- Work task 1 -
Decide whether each statement below agrees with the Ritals web-series text that follows, answering yes or no and quoting the text's deciding words exactly. (a) The series was released on YouTube. (b) The series ran for five seasons. (c) Cristian Zanin composed the music for the series.

____________________

- Also known as: Ritals la web-serie;
- Genre: Comedy; Drama;
- Created by: Svevo Moltrasio
- Starring: Svevo Moltrasio; Federico Iarlori; Quentin Darmon;
- Composer: Luca Gaigher
- Countries of origin: Italy, France
- Original languages: Italian, French
- No. of seasons: 4
- No. of episodes: 36 + 62 Extras

Production
- Cinematography: Cristian Zanin

Original release
- Network: YouTube
- Release: 1 July 2015 – 23 July 2018

= Ritals =

Web-series (2015-2018)

Ritals (also known as Ritals la web-serie) is an Italo-French web series created by Svevo Moltrasio as an ironic tale of the life of two Italians expatriated in Paris, aired between July 2015 and July 2018. The quality of the Sitcom was so impressive that the show-runner and creator debuted as feature film director in 2023 (Gli Ospiti, self-produced) and 2026 with Smart Working. The success of series among Italians and French allowed the cast to participate in conferences in both the Sorbonne and Sapienza and the launch of a sequel-series knows as Il Rimpatriato.

____________________

- Work task 2 -
Format the rows in the first block, from the line with "1465 Bridgeview, San" to the line with "SHINE EAT6 #26", as a JSON list of strings with one string per line.

- Given records -
____________________

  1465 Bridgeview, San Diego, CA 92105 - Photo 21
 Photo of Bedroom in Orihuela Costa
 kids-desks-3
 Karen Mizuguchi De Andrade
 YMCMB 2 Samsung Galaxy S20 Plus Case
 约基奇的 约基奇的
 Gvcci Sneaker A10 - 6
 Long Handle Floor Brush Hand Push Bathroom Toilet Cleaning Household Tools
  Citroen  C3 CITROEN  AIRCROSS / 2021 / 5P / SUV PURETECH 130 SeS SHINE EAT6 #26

____________________

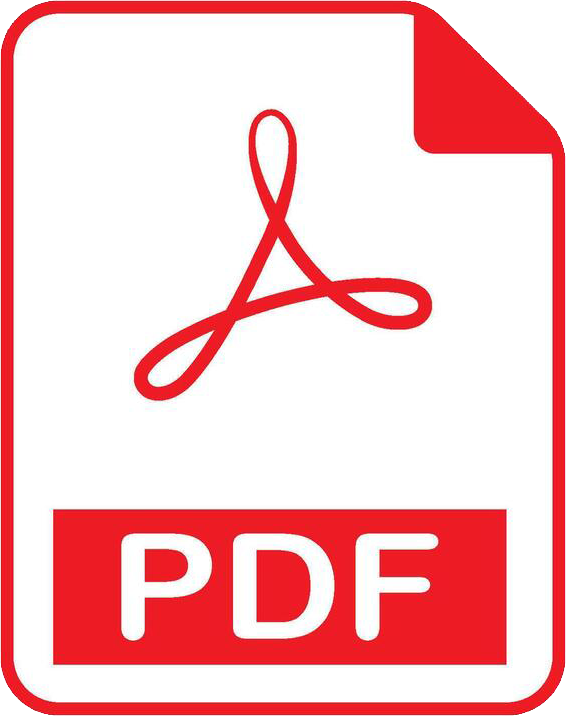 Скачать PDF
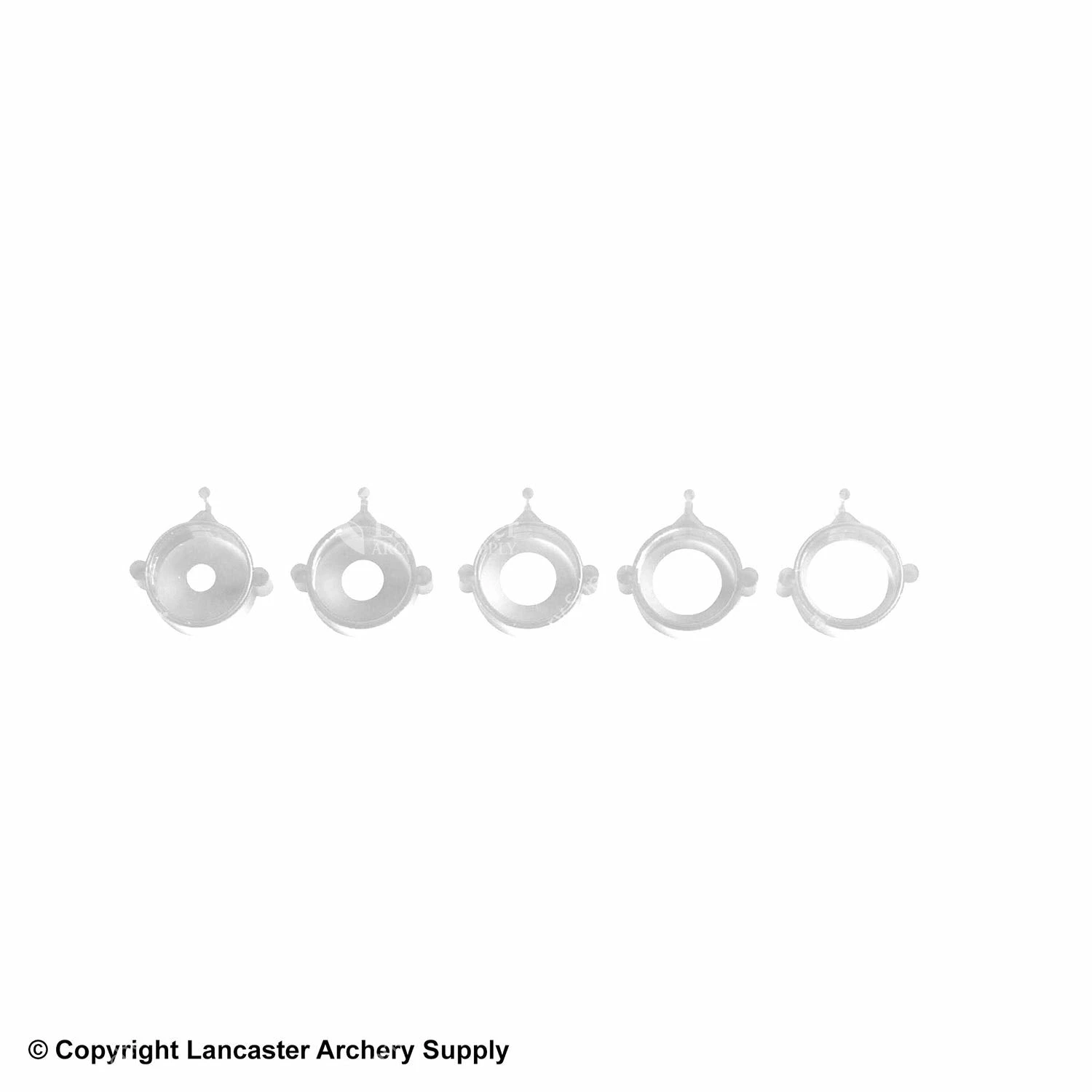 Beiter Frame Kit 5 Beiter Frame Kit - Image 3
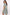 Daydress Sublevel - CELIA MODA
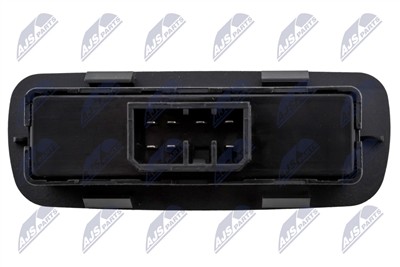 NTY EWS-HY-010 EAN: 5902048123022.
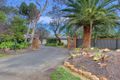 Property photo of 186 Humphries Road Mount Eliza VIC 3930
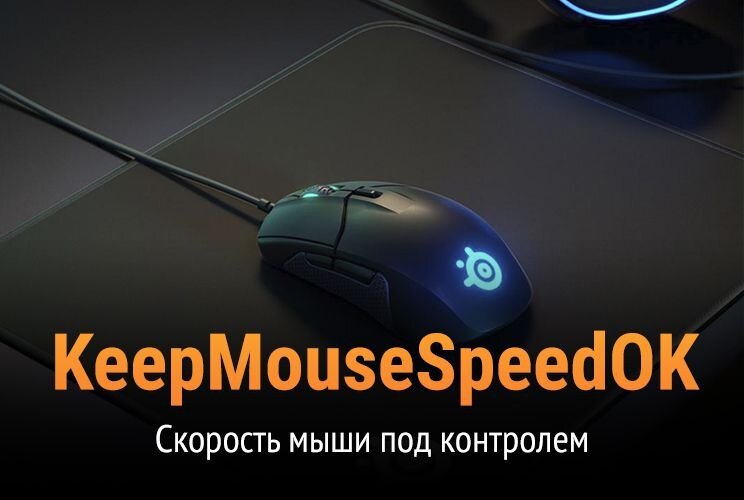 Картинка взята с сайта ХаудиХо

____________________

- Response 1 -
(a) Yes: "Network: YouTube"
(b) No: "No. of seasons: 4"
(c) No: "Composer: Luca Gaigher"

- Response 2 -
[
  "  1465 Bridgeview, San Diego, CA 92105 - Photo 21",
  " Photo of Bedroom in Orihuela Costa",
  " kids-desks-3",
  " Karen Mizuguchi De Andrade",
  " YMCMB 2 Samsung Galaxy S20 Plus Case",
  " 约基奇的 约基奇的",
  " Gvcci Sneaker A10 - 6",
  " Long Handle Floor Brush Hand Push Bathroom Toilet Cleaning Household Tools",
  "  Citroen  C3 CITROEN  AIRCROSS / 2021 / 5P / SUV PURETECH 130 SeS SHINE EAT6 #26"
]